What keeps our meals healthier?

Our Top 3 Key Points On How We Keep Our Meals Healthier 

  • Choosing local ingredients
    • Is a budget friendly option while also supporting our local community of farmers, which is healthier for our economy as well as the land to diversify crops and promote organic farming
    • Soil nutrition is key to the nutrition you receive in your food. Healthy soils supply water, oxygen, and all essential nutrients that crops need to grow and flourish. The core of a healthy soil diet are relatively large amounts of the primary macronutrients nitrogen, phosphorus and potassium. Large crop tilling creates poor topsoil reducing plant health and the primary macronutrients available for the plant to flourish. By supporting our local farmers to grow diversified crops and organically without the use of pesticides and herbicides create a healthier foundation in our soil and ultimately the food we are consuming. 

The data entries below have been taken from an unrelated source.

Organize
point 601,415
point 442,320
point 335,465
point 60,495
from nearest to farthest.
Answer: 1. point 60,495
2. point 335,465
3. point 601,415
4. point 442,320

  • Choosing Organic ingredients
    • Helps reduce the risks of human, animal, and environmental exposure to toxic materials by not using fertilizers, pesticides, and herbicides
    • Reduces the risk of erosion of topsoil which is the layer of soil that is endangered by wind and water erosion. Soil erosion decreases soil fertility, which can negatively affect crop yields. Once soil erosion occurs it can prevent future generations of plants from growing in eroded areas
    • Reducing genetically modified organisms - the main concern with GMOs is that they negatively affect human health. This could result from differences in nutritional content, allergic response, or undesired side effects such as toxicity, organ damage, or gene transfer in humans by consuming genetically modified organism ‘plants’ 
  • A healthier cooking process
    • Choosing Baking vs. Frying
      • Baking helps retain the nutrients in foods without adding extra salt or fat. When you deep fry foods in oil, the high temperature involved causes the starch in the food to oxidize. Oxidation happens when one molecule gives up an electron to another, the process creates "free radicals," which can cause damage that raises our risk for heart attack, stroke, cancer and other carcinogenic effects (cancer-causing substances). On the other hand, baking requires little or no added oil, thus does not cause any reaction in foods, making them healthier.